Querencio representa el cuestionamiento de la vida y del entorno. Se hace la pregunta radical: ¿Merece seguir viviendo? Es decir, ¿la vida tiene valor?
Sin embargo, su padre ya está acomodado y se conforma con la sociedad y su vida tal y como está.
Cuando se confrontan estas dos actitudes existenciales, surge una inevitable incomprensión mutuo.
El padre de Querencio pretende «resolver» el problema más radical de la existencia animando a su hijo a que vaya a divertirse, a bailar, a beber y desfasar un poco. Una actitud muy superficial, ¿no?, que no solucionada sino esquiva apenas. Al pobre Querencio se le ha muerto su mejor amigo y no sabe qué esperar de la vida, ¿y su progenitor le manda a emborracharse?
¿Con quién nos identificamos? ¿con Querencio o con el padre? Creo que espontáneamente dirigimos nuestra simpatía hacia Querencio, como si fuera el héroe de la película. Teóricamente, no posicionamos junto al que se cuestiona su ambiente, la creencias preestablecidas, al que se rebela contra una sociedad acartonada y que no da razón de sí. ¿Por qué debe vivir esta vida? Y quien tiene la obligación de responder, porque le ha traído a la existencia, le espeta: «Vete de fiesta». O sea, renuncia a la pregunta, no indagues la respuesta, pasa del asunto.
Sí, teóricamente, nos parece más honrosa y adecuada la postura de Querencio.
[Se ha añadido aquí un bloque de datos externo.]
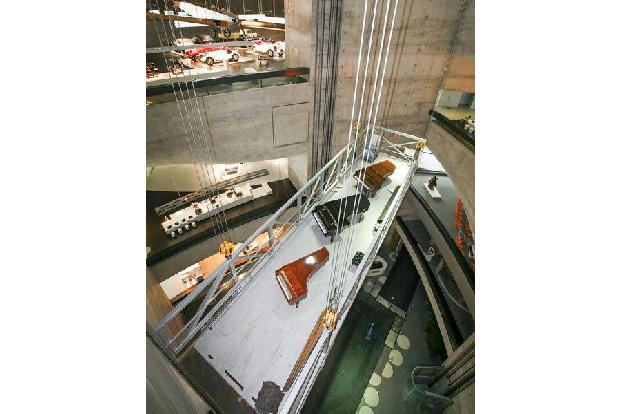 10 Jahre Mercedes-Benz Museum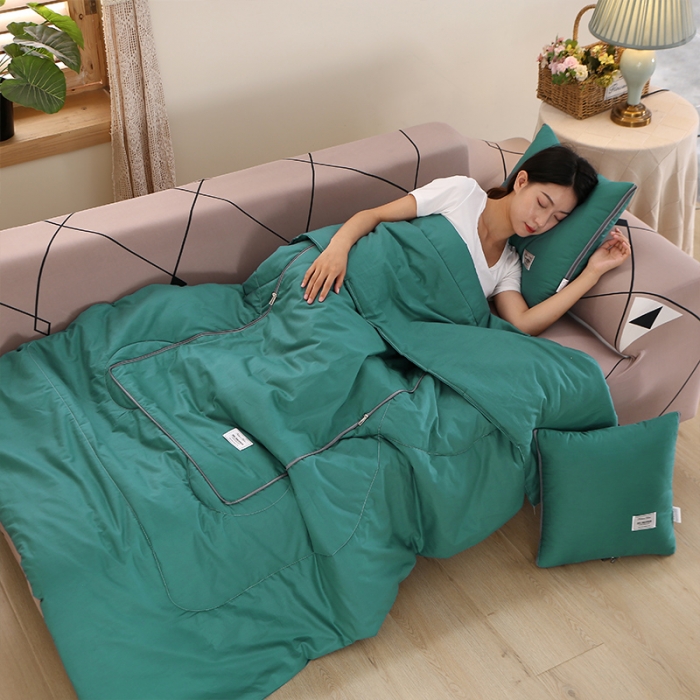 91家纺网 家纺一手货源 找家纺 照世家纺 2022新款13372全棉贴布绣系列抱枕被 湖蓝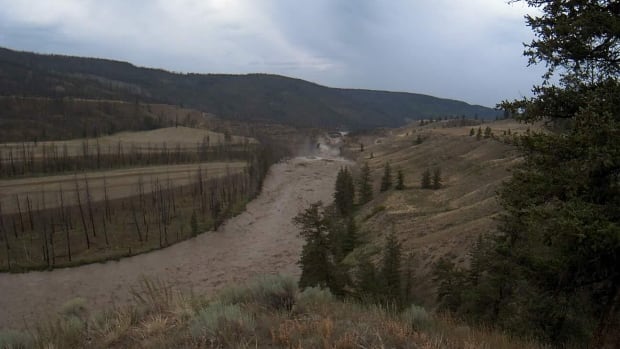 Water breaches landslide damming Chilcotin River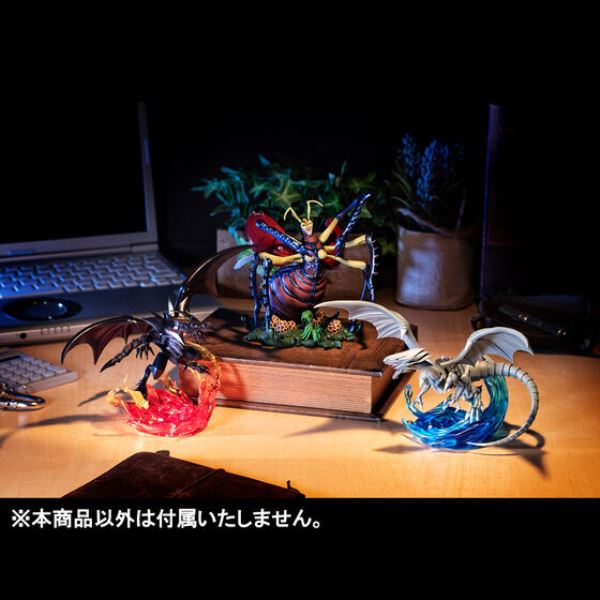 Megahouse 怪獸年代記 遊戲王 青眼白龍 Megahouse 怪獸年代記 遊戲王 青眼白龍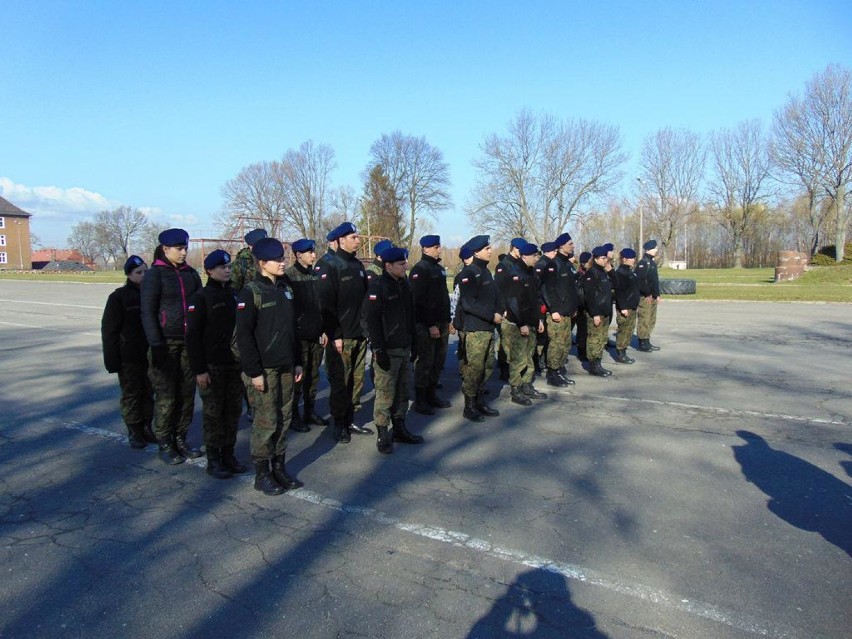 Zobacz jak pod okiem żołnierzy szkolą się uczniowie klas mundurowych (ZDJĘCIA)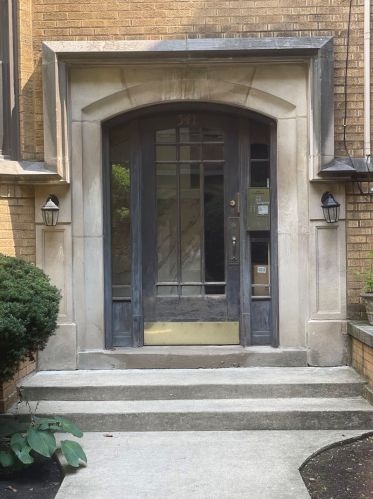 541 Brompton Ave, Chicago, IL 60657-6407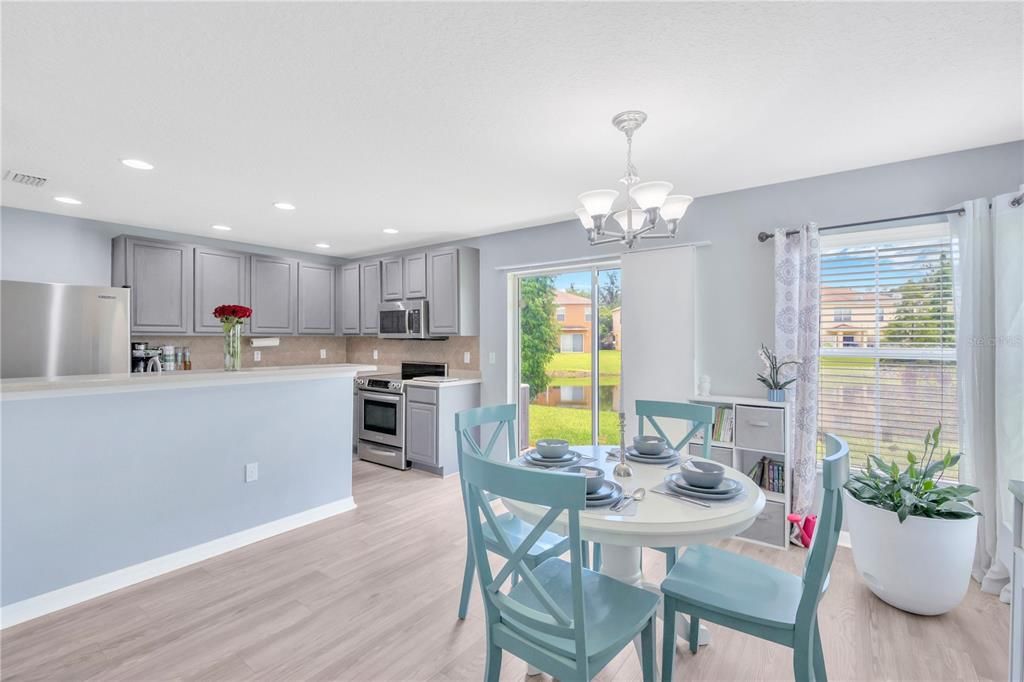 待售: $280,000 (3 贝兹, 2 浴室, 1824 平方英尺)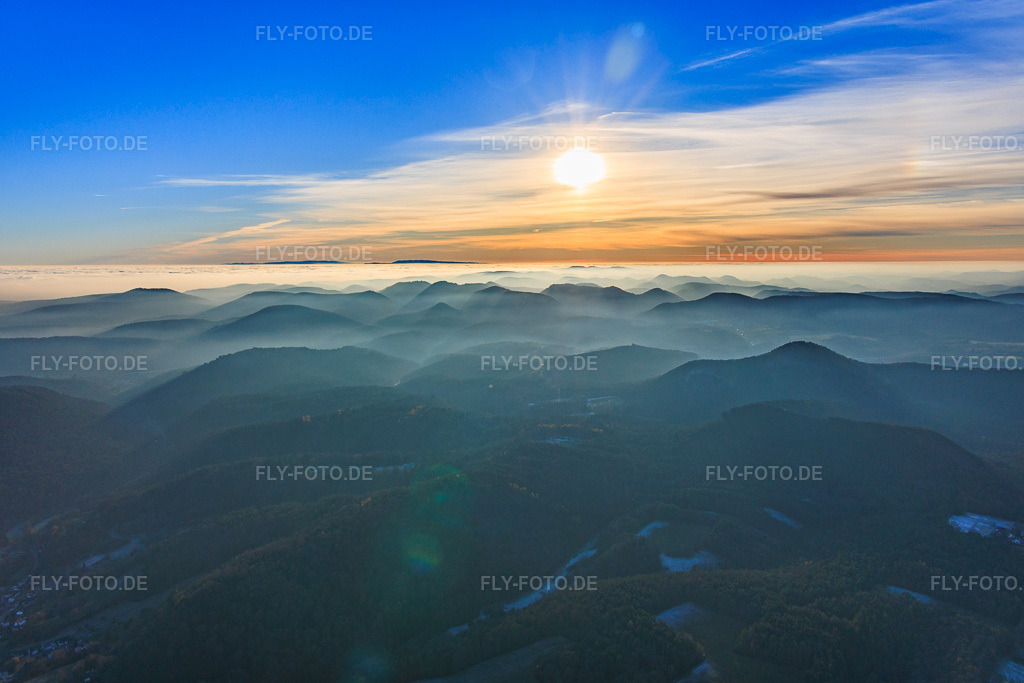 Luftbild: Blick zum Schwarzwald über die Rheinebene in Wolken in Erlenbach bei Dahn im Bundesland Rheinland-Pfalz in Deutschland. Foto: IMG_151794.jpg vom 22.11.2025 durch Werner Riehm/FLY-FOTO.de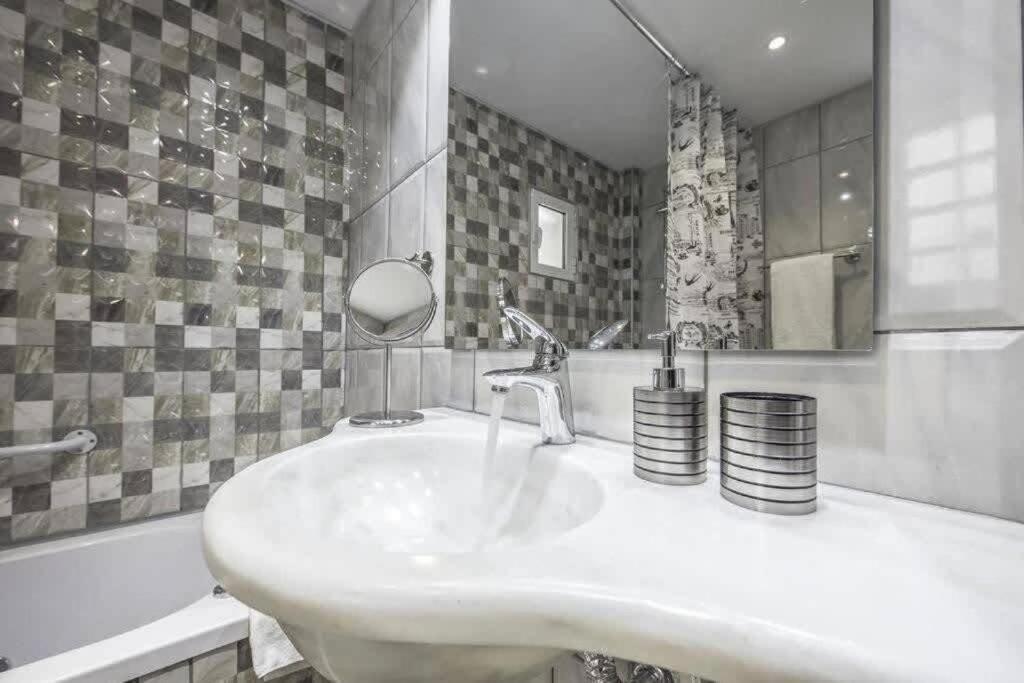 Villa Modern Fully-Equipped House, 5 Min Walk From Metro Athen Exterior foto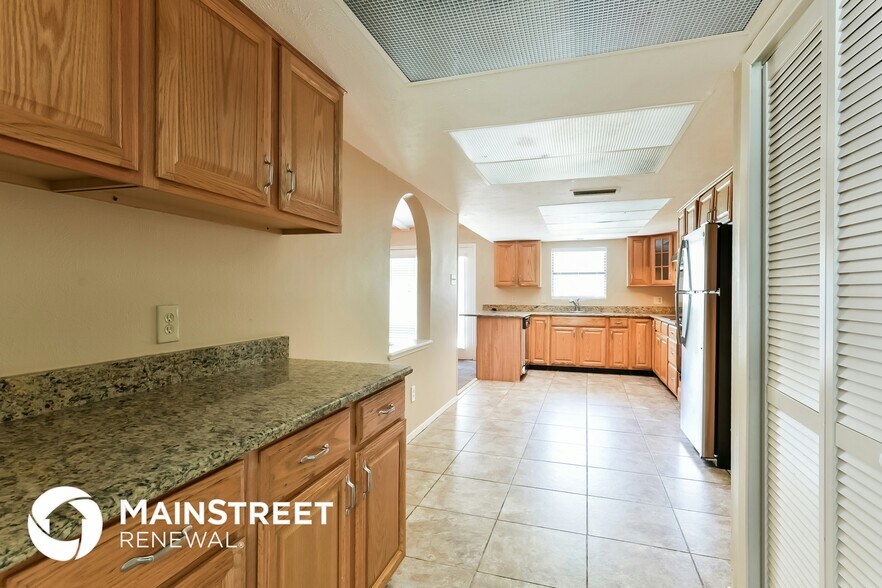 Building Photo - 5514 Edgebrook Forest Dr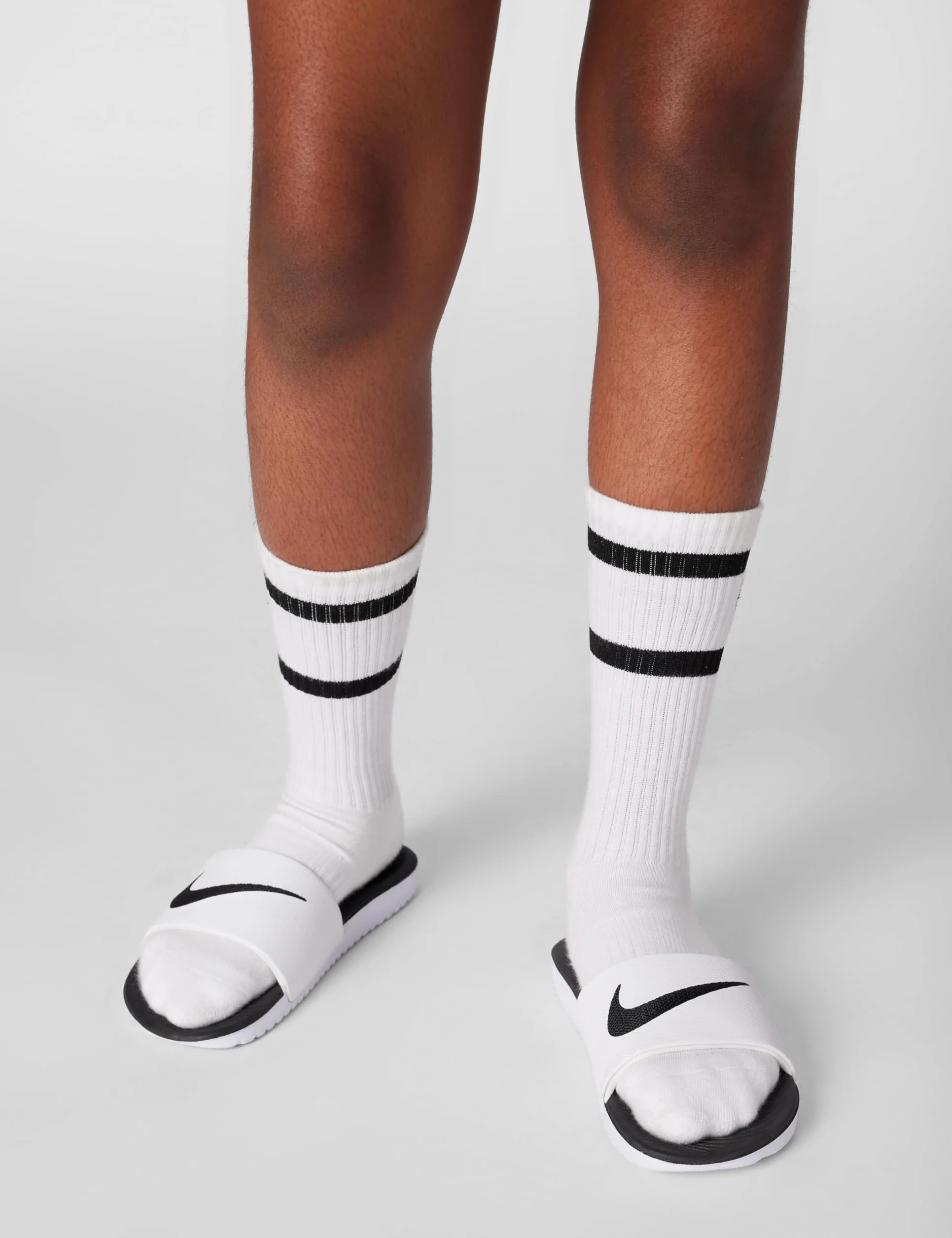 Nike Niños Zapatos de Playa y Piscina Blanco Negro 29.5 EU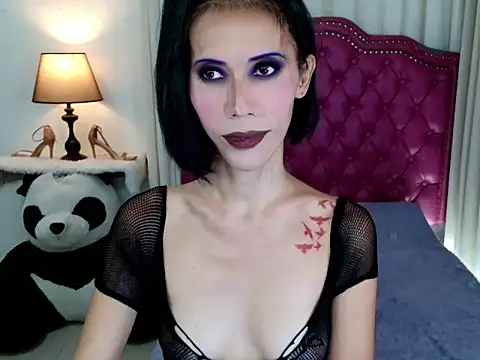 bellaUtops online show from 11/26/25, 12:28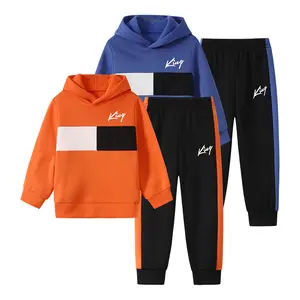 4-piece boy hooded sweater trousers suit for autumn and winter 4-12-year-old boy color matching pullover sweatshirt and jogging pants suit for autumn and winter.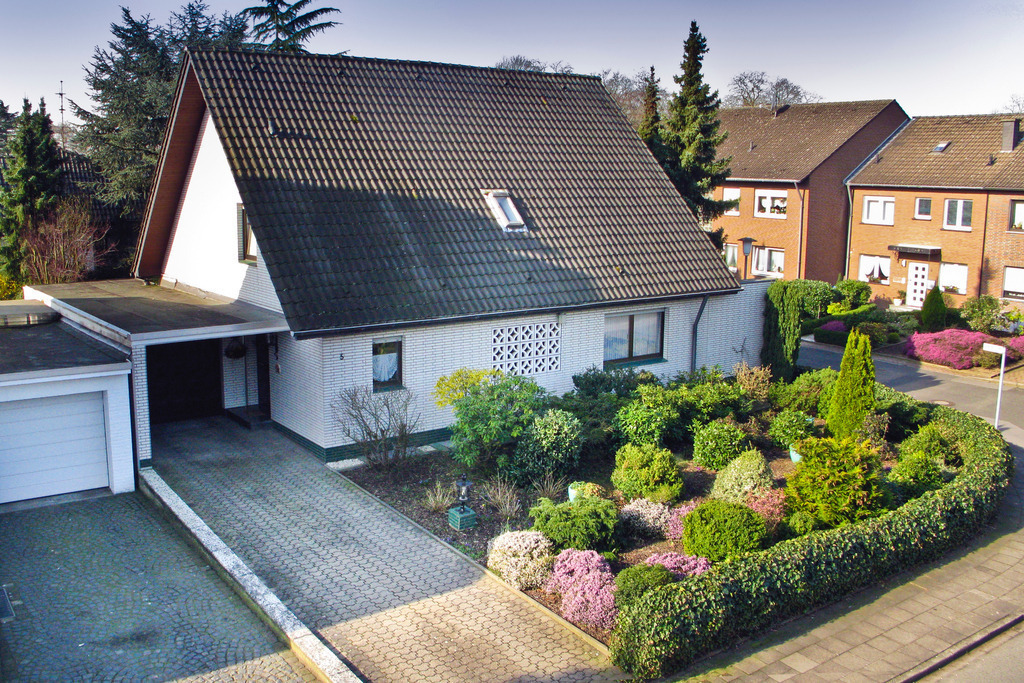 Schrader Budberg 01 | Foto, Video, Fotografie, Videografie, Fotobox, DJ, Discjockey, Musik, Musikbox, Veranstaltung, Photobooth, Amazon, Ebay, Buchtipp, Bestseller, Autor, Verlag, Buch, Wesel, Hamminkeln, NRW, Dinslaken, Rees, Drohne, Hochzeit, Party, Fotobox, Wesel, Fotograf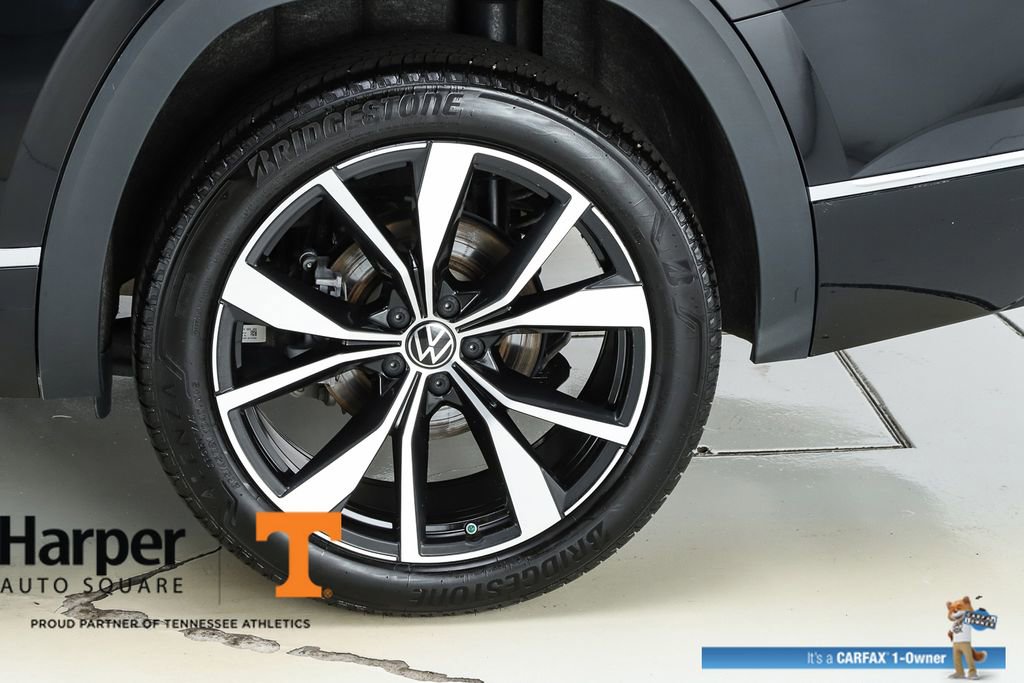 Used 2025 Volkswagen Atlas SEL Premium R-Line AWD/4WD image 6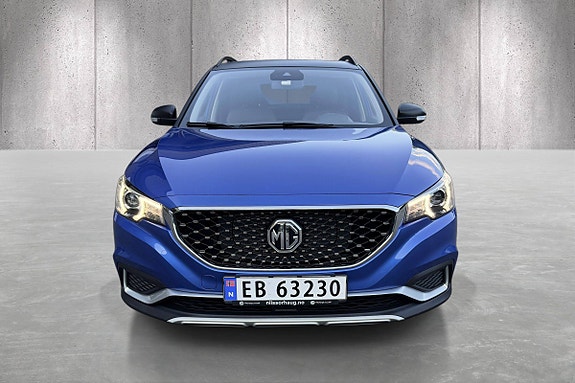 MG ZS EV 2 of 5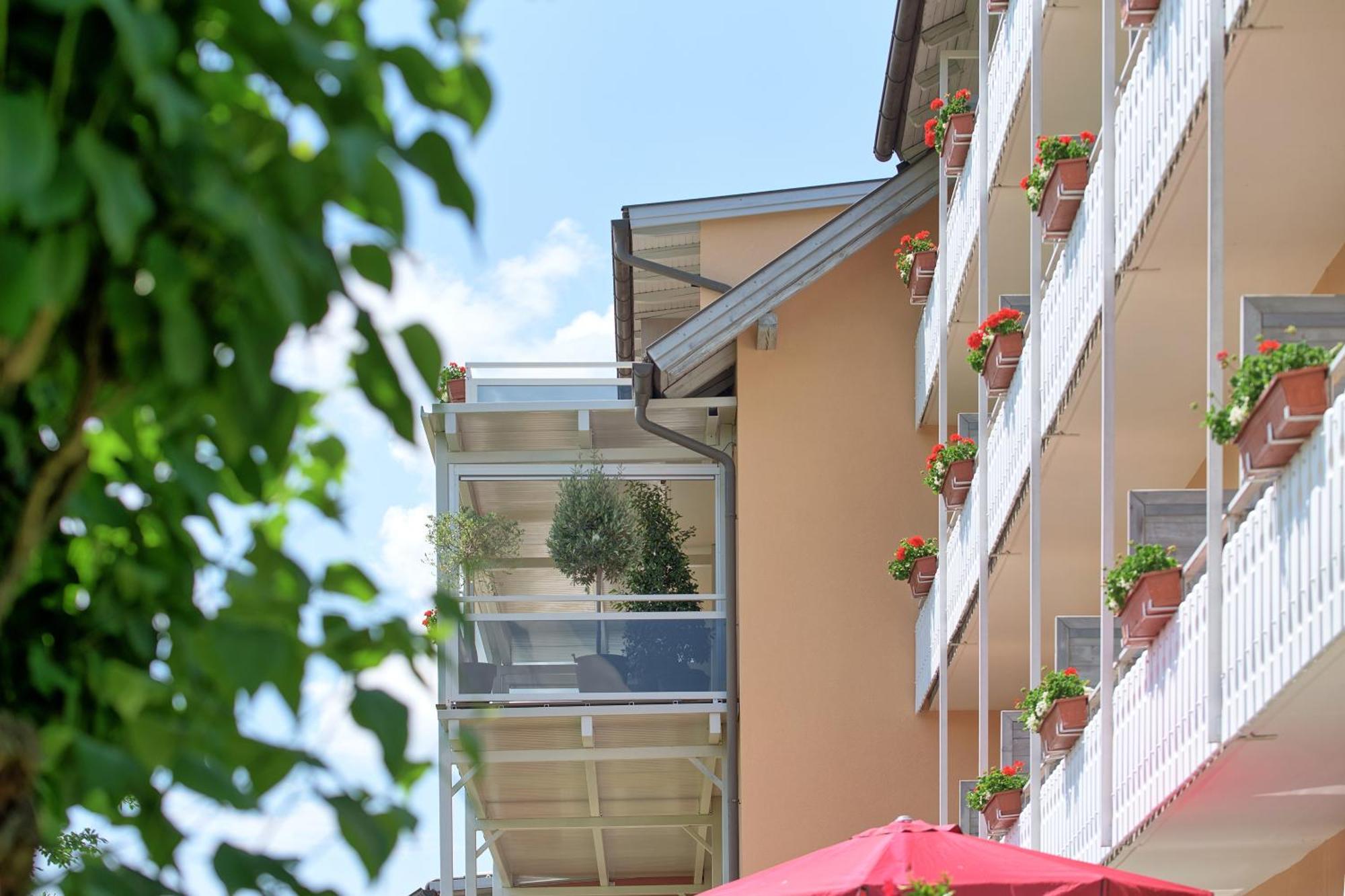 Hotel-Pension Melcher Drobollach am Faakersee Exterior photo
Pero, si miramos un poco a nuestra sociedad, está llena de padres de Querencio, conformes con lo que nos ofrecen los mass media y las redes sociales para ser tragado sin cuestionamiento y, si pica la conciencia y surge alguna angustia existencial, para eso está el remedio de lal fiesta, del móvil que capta toda mi atención, drogas, alcohol o el simple autoengaño.
Nos gustaría decir que somos Querencio, pero no le llegamos a la suela del zapato de su padre.